3D printing materials for large-scale insulation and support matrices : thesis by publications presented in partial fulfilment of the requirements for the degree of Doctor of Philosophy in Engineering, Massey University, Albany, New Zealand
Additive manufacturing (AM) techniques have promising applications in daily life due to their superiority over conventional manufacturing techniques in terms of complexity and ease of use. However, current applications of polymer-based 3D printing (3DP) are limited to small scale only due to the high cost of materials, print times, and physical sizes of the available machines. In addition, the applications of 3DP are yet to be explored for insulation of different large-scale mechanical structures. For example, milk vats are large structures with complex assemblies (like pipes, joints, couplings, valves, ladders, vessel doors) that requires insulation to store the milk at a low temperature of 6 °C as per the NZCP1 regulations in New Zealand. Generally, milk vats lack any kind of proper insulation around them and require additional cooling systems to keep the milk at a prescribed temperature. Any variations in the temperature can lead to deterioration in the quality of milk. Therefore, there exists a research gap that can not only help to solve an industrial issue but also can be a first step towards real large-scale 3DP applications that can potentially lead to many others in future. For example, pipe insulation, food storage tanks, chemical storage tanks, water treatment.

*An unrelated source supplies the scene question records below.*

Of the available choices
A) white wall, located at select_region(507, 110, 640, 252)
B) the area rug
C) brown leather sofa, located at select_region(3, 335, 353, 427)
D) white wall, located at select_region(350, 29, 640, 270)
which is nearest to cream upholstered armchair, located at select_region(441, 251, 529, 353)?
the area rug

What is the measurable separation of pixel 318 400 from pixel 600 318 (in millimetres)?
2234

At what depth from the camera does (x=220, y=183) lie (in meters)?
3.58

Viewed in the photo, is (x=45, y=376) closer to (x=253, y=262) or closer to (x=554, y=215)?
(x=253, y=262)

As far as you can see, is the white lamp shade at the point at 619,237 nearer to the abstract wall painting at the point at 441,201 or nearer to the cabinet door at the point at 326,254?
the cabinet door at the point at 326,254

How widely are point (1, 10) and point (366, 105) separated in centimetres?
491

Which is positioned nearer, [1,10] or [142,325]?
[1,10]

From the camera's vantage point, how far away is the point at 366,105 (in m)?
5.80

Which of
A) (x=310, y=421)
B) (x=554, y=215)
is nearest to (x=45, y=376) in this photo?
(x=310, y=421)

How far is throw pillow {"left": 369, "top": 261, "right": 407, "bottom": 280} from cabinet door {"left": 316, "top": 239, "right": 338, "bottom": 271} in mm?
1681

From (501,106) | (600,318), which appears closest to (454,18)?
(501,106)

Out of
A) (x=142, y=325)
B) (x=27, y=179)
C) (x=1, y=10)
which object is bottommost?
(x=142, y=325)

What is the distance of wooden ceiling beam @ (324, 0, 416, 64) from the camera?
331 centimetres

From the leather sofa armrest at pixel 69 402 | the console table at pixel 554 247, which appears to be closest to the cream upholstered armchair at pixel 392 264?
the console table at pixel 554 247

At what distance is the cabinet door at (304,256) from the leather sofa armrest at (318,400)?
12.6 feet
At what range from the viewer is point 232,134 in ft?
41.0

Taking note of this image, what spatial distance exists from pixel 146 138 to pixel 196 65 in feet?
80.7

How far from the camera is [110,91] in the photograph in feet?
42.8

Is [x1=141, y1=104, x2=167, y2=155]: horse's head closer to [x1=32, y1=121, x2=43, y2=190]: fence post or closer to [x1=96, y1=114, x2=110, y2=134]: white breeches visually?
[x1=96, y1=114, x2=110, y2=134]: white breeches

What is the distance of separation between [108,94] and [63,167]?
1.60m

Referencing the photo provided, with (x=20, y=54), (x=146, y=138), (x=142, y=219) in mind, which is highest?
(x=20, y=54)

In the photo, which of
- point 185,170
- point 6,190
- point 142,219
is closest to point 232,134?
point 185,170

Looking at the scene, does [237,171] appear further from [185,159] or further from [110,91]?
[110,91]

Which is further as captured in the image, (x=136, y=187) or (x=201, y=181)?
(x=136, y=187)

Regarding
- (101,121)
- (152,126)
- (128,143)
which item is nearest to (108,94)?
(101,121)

This research explores new and inexpensive materials for large-scale 3DP. For this purpose, the current state of the 3DP materials is analyzed and based upon this analysis two distinct approaches are devised: 1) in-process approach to improve the mechanical properties of the existing materials like polylactic acid (PLA), and 2) modification of inexpensive materials (like materials used in injection, rotational, and blow moulding) to make them printable. In the first approach, by controlling the process parameters, mechanical properties are studied. While in the second approach, blends of high density polyethylene (HDPE) and polypropylene (PP) with different thermoplastics (acrylonitrile butadiene styrene, ABS and polylactic acid, PLA) are investigated to achieve printability. Scanning electron microscopy (SEM), thermogravimetric analysis (TGA), Fourier transform infrared spectroscopy (FTIR) and differential scanning calorimetry (DSC) are used to analyze the proposed materials.
The overall objective of this research is to devise low-cost materials comparable to the conventional processes that are capable of providing good mechanical properties (tensile, compressive and flexural) along with high resistance to thermal, moisture, and soil degradation.
The results present significant enhancement, up to 30%, in tensile strength of PLA through in-process heat treatment. However, the softness induced during printing above 70 °C directs to the second approach of developing the novel blends of HDPE and PP. In this regard, the research develops three novel blend materials: 1) PLA/HDPE, 2) ABS/HDPE, and 3) ABS/PP. These materials are compatibilized by a common compatibilizer, polyethylene graft maleic anhydride (PE-g-MAH). PLA/HDPE/PE-g-MAH provides highest tensile strength among all existing FDM blends (73.0 MPa) with superior resistance to thermal, moisture and soil degradation. ABS/HDPE and ABS/PP provide one of the highest mechanical properties (tensile, compressive, and flexural) in ABS based FDM blends with superior thermal resistance to six days aging.
The chemical characterization of aforementioned novel FDM blends shows partial miscibility with sufficient signs of chemical grafting. The significant intermolecular interactions are noted in FTIR that shows the grafting through compatibilizer (PE-g-MAH). The DSC analysis shows visible enhancement in different thermal parameters like glass transition, melt crystallization and degradation along with signs of partial miscibility. Furthermore, TGA analysis confirms the partial miscibility along with the enhanced onset of degradation temperature. The increase in onset temperatures of each of the three blends proves the thermal stability to high temperatures. Hence, each of the developed blends is capable of resisting any material deterioration during routine cleaning operation at 70 °C of milk vats.
This research has resulted in 5 journal publication (four published and one submitted), two conference proceedings and a number of posters presented at local conferences.
This research is the part of food industry and enabling technologies (FIET) research program funded by the ministry of business, innovation and employment (MBIE), New Zealand in collaboration with Massey University, Auckland.